I haven’t been in the mood to celebrate anything… for reasons personal, political, existential, oftentimes in some lousy combination. The last several months of news in the States have been particularly grim yet entirely predictable, and there’s no reason to believe that anything will spur our leaders to deliver meaningful change. What a cliché to say that music gets me through these times! But it’s true – Shore and songs + instrumentals provided solace in the darkest winter of our time; Album and House of Sugar anchored me during moments of intense personal crisis. Even so, there’s something particularly taunting in 2022 about revisiting an album that starts with fireworks crackling in the distance.
But that’s now Japandroids chose to open their second album Celebration Rock, which turned 10 earlier this year. To be clear, nothing about the opening track “The Nights of Wine and Roses,” nor the rest of the album, is arrogant or insincere. The distant drumming that grows closer reveals itself through its acoustics; the song’s setting isn’t an arena, but a small venue. Brain King’s opening verse only reinforces this interpretation:
“Long lit up tonight and still drinking
Don’t we have anything to live for?
Well of course we do
But till they come true
We’re drinking”
These dudes aren’t living large. They’re waiting for their lives to start.
######
■ **REQUIRED TASKS**:
• A. In the essay on Celebration Rock, what is the name of the album's opening track?
• B. Carry on the essay on Celebration Rock from its last sentence, keeping the same voice.
The listing has nothing to do with what is asked here.

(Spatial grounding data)
######
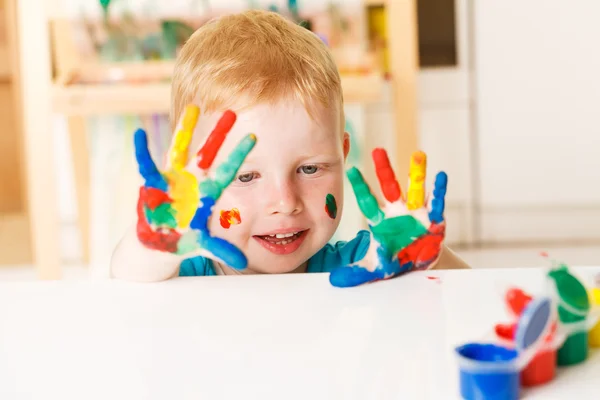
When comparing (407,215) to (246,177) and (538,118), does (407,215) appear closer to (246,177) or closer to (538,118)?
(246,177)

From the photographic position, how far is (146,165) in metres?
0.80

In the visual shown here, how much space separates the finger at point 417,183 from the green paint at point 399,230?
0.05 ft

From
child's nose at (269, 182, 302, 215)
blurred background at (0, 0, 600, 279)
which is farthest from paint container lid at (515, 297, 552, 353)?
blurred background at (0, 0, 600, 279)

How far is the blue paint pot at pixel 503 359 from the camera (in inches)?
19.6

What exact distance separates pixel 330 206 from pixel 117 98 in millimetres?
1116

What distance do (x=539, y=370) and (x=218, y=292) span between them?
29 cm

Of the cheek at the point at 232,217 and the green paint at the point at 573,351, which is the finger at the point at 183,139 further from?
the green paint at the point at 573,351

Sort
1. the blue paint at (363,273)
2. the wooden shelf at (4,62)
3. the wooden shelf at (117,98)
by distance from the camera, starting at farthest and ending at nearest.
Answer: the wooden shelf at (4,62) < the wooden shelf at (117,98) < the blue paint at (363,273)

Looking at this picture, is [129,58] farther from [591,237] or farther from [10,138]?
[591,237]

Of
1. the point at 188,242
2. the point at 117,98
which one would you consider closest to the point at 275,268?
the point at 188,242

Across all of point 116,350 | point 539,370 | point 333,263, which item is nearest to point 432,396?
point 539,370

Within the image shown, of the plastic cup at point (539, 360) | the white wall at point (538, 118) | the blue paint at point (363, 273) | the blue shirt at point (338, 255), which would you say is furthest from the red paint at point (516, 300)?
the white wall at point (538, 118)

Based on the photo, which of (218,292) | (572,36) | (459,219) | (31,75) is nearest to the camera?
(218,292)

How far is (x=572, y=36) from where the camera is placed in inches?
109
######
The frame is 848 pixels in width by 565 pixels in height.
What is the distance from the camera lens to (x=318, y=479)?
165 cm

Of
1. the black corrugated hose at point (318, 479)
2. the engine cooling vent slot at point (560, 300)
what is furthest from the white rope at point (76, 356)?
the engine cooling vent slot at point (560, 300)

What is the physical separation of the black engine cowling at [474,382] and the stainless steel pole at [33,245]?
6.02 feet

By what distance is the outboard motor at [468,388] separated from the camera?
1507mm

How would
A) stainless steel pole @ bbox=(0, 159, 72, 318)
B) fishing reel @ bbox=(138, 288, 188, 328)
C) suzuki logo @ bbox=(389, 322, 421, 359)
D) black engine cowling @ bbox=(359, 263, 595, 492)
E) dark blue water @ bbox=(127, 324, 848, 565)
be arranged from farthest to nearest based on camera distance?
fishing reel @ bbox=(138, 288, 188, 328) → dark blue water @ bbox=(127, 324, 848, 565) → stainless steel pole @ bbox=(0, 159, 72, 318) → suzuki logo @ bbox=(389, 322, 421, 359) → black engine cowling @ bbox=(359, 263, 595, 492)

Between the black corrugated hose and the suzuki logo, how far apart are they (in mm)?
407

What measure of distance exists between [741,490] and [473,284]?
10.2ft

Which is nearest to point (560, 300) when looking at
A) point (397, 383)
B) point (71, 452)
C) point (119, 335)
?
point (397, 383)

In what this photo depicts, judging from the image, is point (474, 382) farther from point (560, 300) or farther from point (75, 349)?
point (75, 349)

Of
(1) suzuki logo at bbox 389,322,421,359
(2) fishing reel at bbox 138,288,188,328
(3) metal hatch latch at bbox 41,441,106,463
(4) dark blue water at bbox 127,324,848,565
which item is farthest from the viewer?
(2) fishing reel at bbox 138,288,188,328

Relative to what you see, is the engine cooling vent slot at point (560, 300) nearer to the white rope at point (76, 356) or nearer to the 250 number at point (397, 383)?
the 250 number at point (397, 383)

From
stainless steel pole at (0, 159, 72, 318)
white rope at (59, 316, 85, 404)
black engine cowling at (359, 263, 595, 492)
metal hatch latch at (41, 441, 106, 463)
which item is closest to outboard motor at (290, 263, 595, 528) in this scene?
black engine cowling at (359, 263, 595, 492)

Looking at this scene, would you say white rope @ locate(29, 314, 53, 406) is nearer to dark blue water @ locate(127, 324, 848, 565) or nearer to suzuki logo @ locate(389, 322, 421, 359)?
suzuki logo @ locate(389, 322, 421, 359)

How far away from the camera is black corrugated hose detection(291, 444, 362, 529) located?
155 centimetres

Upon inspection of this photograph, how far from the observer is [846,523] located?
######
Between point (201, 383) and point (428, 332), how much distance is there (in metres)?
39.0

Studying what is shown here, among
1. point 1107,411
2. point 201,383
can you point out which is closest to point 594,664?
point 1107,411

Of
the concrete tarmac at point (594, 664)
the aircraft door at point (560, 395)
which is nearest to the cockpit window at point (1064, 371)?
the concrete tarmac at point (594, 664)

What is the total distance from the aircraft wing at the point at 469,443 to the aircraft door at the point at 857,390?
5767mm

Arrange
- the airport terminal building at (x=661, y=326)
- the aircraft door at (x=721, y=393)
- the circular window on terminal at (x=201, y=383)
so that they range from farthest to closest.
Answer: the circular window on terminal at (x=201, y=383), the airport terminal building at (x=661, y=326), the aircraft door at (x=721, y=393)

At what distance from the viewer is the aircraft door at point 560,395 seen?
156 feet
######
■ **RESPONSES TO THE EXERCISE**:
• A. "The Nights of Wine and Roses"

• B.
King and David Prouse had already called Japandroids quits when their 2009 debut Post-Nothing took off. Around this time, King also suffered from a perforated ulcer, one which he “just about died” from. The duo decided to tour Post-Nothing simply because they wanted the experience, only to return and find their Vancouver lives lacking in excitement. Of course they would feel that way – the dream they almost gave up on unexpectedly, gloriously, came true.
Who wouldn’t want to keep the momentum going with another album? Who wouldn’t want to celebrate?
The serendipity of their circumstances drives Celebration Rock, an album that explores the fever-dream surrealness that comes when someone’s one-time fantasy becomes reality. For 35 minutes, King and Prowse are unrelenting in their drumming, their shredding, their singing, their shouting. “The Nights of Wine and Roses” builds up tirelessly with every verse and chorus take. “We yell like hell to the heavens” they sing – a motif that’s explored throughout the album. These words aren’t religious in nature but colloquial declarations of appreciation, of celebration, things you say to express unbridled emotion.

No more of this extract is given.